▶ _Instructions to follow_: Please copy out, unchanged, the entries from the line holding "How much of" through the end of the entries, both ends included.

Entries from a collection:
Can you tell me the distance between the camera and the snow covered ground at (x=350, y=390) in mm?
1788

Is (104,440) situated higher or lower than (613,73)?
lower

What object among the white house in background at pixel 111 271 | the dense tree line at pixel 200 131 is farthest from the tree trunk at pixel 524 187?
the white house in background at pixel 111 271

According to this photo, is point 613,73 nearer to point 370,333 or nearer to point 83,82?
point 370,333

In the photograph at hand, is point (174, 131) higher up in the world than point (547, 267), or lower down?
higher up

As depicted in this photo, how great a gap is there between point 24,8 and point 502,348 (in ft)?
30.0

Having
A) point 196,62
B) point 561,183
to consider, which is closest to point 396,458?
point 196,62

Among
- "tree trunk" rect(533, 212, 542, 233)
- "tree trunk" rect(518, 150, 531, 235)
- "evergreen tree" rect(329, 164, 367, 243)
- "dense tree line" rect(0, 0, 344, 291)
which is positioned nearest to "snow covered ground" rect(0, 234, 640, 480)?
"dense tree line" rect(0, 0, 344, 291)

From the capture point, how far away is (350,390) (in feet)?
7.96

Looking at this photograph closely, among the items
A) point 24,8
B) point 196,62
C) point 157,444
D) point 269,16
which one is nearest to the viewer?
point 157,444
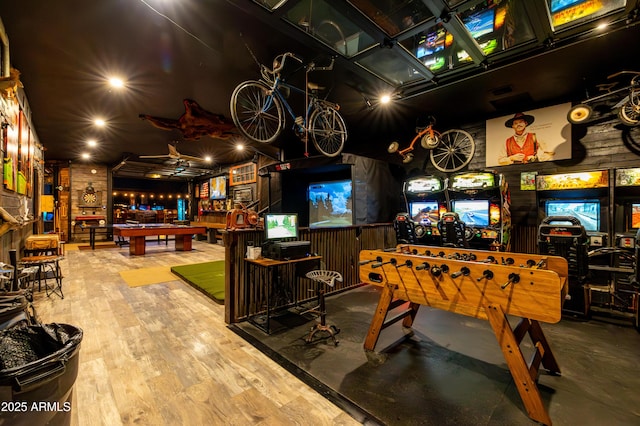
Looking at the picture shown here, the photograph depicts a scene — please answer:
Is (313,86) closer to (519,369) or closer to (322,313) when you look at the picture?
(322,313)

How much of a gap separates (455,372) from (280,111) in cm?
367

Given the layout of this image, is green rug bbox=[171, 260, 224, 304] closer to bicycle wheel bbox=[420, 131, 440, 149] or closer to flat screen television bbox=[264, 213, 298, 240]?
flat screen television bbox=[264, 213, 298, 240]

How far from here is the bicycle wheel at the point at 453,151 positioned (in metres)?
5.47

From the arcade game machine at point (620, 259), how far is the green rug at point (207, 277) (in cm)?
525

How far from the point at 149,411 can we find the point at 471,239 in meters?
4.65

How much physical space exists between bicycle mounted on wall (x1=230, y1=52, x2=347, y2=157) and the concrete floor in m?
2.71

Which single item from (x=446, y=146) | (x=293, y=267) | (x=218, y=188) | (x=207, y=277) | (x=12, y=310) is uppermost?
(x=446, y=146)

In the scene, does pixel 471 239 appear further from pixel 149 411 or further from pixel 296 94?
pixel 149 411

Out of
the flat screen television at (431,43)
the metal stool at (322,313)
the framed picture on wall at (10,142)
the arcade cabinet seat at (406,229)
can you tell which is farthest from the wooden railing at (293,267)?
the flat screen television at (431,43)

▶ _Output below_:
How much of a gap separates (455,372) from (280,111) in cm?
367

Given the layout of this image, is green rug bbox=[171, 260, 224, 304] closer to bicycle wheel bbox=[420, 131, 440, 149] or closer to flat screen television bbox=[264, 213, 298, 240]?
flat screen television bbox=[264, 213, 298, 240]

How far from here is the bicycle wheel at the point at 453,151 positioned (in metres)?
5.47

From the arcade game machine at point (620, 259), how far is the green rug at point (207, 277) (in cm)?
525

How far from the point at 149,411 can we find the point at 471,239 in meters?
4.65

How much physical space exists between bicycle mounted on wall (x1=230, y1=52, x2=347, y2=157) and the concrete floor in m?
2.71

Which single item from (x=446, y=146) | (x=293, y=267) | (x=218, y=188) | (x=207, y=277) | (x=12, y=310) is uppermost?
(x=446, y=146)

In the scene, does pixel 471 239 appear further from pixel 149 411 or further from pixel 296 94?
pixel 149 411

Out of
the flat screen television at (431,43)
the metal stool at (322,313)
the framed picture on wall at (10,142)
the arcade cabinet seat at (406,229)
can you tell which is farthest from the wooden railing at (293,267)?
the flat screen television at (431,43)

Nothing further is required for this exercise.